To most men life is a pursuit. We’re all pursuing something. Work, family, success, pleasure, companionship, fulfillment. Millions of men with millions of pursuits, moving through life and our culture daily. Yet psychologists tell us that most men are unhappy. A recent study revealed that despite life conditions improving, Americans are more anxious, depressed and dissatisfied than they were a decade ago.
Part of this is attributed to a much greater number of distractions in our lives. “Screen time” in both teens and adults is now conclusively proven to reduce overall satisfaction in life. And these distractions also move us from pursuing something in life to observing and commenting on it instead. If you find yourself asking from time to time, “Why am I not happy?” consider these three questions about your life and personal pursuits.

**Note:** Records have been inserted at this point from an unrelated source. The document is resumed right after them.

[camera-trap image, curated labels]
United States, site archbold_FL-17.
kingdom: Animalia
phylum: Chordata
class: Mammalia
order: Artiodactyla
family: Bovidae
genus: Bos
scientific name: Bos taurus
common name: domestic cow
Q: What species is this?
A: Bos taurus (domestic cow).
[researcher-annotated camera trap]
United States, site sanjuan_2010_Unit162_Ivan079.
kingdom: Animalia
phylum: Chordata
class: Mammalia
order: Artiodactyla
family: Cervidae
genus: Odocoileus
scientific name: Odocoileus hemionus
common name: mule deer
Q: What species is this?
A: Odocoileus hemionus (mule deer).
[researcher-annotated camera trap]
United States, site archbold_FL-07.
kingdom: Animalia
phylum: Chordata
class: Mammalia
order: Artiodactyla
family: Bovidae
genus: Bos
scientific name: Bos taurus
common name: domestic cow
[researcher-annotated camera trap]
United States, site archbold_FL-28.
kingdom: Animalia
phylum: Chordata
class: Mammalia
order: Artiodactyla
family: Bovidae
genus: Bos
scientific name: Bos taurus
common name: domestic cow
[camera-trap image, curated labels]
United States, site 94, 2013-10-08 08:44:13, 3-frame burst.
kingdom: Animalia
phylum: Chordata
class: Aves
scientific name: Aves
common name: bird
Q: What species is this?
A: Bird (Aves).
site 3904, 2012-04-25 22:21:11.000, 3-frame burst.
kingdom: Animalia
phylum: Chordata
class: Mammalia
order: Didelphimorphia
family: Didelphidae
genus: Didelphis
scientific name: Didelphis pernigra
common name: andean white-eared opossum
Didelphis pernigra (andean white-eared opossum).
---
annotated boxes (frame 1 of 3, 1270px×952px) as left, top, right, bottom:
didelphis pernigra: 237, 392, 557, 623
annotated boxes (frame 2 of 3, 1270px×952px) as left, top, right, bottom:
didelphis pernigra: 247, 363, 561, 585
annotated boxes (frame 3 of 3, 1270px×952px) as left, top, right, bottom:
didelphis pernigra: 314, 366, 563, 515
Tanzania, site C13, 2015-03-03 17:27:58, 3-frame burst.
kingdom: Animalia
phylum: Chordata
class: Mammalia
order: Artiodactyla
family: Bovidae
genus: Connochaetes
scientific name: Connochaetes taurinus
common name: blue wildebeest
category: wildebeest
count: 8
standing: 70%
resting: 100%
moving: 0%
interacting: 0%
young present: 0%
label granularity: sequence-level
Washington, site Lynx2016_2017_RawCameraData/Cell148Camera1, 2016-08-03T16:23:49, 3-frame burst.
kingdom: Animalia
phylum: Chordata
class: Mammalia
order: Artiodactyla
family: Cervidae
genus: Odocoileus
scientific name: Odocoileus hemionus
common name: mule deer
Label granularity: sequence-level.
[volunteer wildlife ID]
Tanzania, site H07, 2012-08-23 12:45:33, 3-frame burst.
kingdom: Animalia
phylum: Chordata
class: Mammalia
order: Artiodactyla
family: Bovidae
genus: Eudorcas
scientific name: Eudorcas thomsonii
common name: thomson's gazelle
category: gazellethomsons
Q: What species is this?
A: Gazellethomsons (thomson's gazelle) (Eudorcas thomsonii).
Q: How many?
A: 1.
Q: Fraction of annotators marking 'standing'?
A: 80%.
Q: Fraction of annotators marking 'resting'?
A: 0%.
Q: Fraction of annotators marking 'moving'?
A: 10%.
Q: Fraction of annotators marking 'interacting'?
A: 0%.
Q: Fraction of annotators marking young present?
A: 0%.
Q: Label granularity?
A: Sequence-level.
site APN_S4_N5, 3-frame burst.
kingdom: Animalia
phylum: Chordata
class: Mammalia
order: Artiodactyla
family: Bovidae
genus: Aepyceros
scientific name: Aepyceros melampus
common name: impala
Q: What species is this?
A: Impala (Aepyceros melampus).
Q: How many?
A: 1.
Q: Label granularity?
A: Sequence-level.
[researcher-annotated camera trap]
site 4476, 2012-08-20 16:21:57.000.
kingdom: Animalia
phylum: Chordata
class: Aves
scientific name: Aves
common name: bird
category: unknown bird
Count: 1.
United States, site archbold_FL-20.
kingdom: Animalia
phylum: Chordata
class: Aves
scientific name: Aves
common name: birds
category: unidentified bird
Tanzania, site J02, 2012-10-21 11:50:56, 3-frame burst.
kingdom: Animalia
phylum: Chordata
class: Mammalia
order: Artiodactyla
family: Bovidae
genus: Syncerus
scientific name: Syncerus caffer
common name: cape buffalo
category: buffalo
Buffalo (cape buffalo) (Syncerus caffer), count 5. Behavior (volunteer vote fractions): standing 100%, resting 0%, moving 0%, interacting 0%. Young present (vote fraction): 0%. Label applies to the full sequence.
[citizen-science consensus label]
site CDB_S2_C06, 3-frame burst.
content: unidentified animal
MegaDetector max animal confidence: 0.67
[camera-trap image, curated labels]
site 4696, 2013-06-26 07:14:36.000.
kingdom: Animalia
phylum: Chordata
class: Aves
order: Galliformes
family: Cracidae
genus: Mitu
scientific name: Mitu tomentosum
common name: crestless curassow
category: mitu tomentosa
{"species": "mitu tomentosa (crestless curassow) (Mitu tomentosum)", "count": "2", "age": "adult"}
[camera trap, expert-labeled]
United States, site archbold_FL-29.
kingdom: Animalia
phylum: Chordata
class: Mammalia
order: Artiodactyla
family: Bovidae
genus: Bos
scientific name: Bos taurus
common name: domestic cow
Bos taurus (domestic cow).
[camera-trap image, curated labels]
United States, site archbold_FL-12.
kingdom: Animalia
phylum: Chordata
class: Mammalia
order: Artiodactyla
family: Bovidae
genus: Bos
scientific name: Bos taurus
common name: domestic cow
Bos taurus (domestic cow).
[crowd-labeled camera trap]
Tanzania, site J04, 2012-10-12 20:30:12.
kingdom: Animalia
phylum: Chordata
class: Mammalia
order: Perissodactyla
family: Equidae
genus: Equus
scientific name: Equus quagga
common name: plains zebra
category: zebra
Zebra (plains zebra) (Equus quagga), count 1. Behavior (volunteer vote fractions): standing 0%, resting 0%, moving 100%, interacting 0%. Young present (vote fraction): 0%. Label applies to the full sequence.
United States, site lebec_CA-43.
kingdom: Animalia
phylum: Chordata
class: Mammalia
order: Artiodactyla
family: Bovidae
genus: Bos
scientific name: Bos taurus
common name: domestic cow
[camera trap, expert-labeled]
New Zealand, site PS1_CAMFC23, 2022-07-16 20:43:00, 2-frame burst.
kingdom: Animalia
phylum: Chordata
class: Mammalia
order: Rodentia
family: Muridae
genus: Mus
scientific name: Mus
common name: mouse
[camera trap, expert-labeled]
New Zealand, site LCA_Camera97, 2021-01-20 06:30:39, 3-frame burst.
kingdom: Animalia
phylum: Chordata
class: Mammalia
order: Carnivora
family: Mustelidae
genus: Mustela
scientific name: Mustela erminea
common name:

What are you pursuing? Prominent American Rabbi Harold Kushner said, “You don’t become happy by pursuing happiness. You become happy by living a life that means something.” Is what you are pursuing in life worth pursuing? Money has been proven conclusively not to be a significant predictor of happiness. Wealth in the United States is much greater than it was 50 years ago, yet there is no corresponding overall increase in personal satisfaction. Life must be more than a means to an end. It must mean something from beginning to end. The most noble life pursuits are those that are bigger than you. The happiest people are those who have learned how to move from gathering for themselves to giving for the greater good. And they also avoid a comparison mentality which judges personal satisfaction on the scale of their neighbors’ or friends’ level of success. Are you pursuing goals and objectives with your life that will simply benefit you and your family, or are your resources a path to accomplish a far greater objective than can be measured by a bank account?
Who are you pursuing? Just as important as what you are pursuing is who you are pursuing. Your vital relationships form the basis of life’s shared experience. Happy people simply don’t live in isolation. Beyond a close family and meaningful friendships is the pursuit of a true spiritual relationship. It may seem self-serving to say Christ-followers are happier, but there is data to show this is true. A recent Pew Research study found highly religious people were significantly more satisfied with life than those who did not profess a devout religious belief. That same study found happier people were not only pursuing Jesus, but gathered more with their families and extended families, and listened to the advice of family members and religious leaders in their lives. Pursuing Jesus is certainly a step along the path to personal satisfaction in life. Are you pursuing a close relationship with the One True God?
Why are you pursuing? The pursuit of meaning is ultimately what will bring a sense of happiness to life’s journey. Helen Keller said, “Many persons have a wrong idea of what constitutes true happiness. It is not attained through self-gratification but through fidelity to a worthy purpose.” Why are you doing what you are doing? Does it have real meaning for your life, for the lives of your family and friends? Does it matter to the larger community? And this is also a legacy question—will what you are doing matter when you are gone? Who you are pursuing in a spiritual sense certainly plays into a life that finds deeper meaning. Psalm 37:4 says, “Take delight in the LORD, and he will give you the desires of your heart.” The lesson from this verse is that someone who finds joy in their relationship with God will find joy in other areas of life.
Happiness in earnest will stem from meaningful pursuits, meaningful relationships and a meaningful purpose, that drives the individual through life. Finding what you love, in a spiritual sense, and focusing on it with passion, involving those closest to you as you grow closer to them, is a practical way to bring more happiness into your life.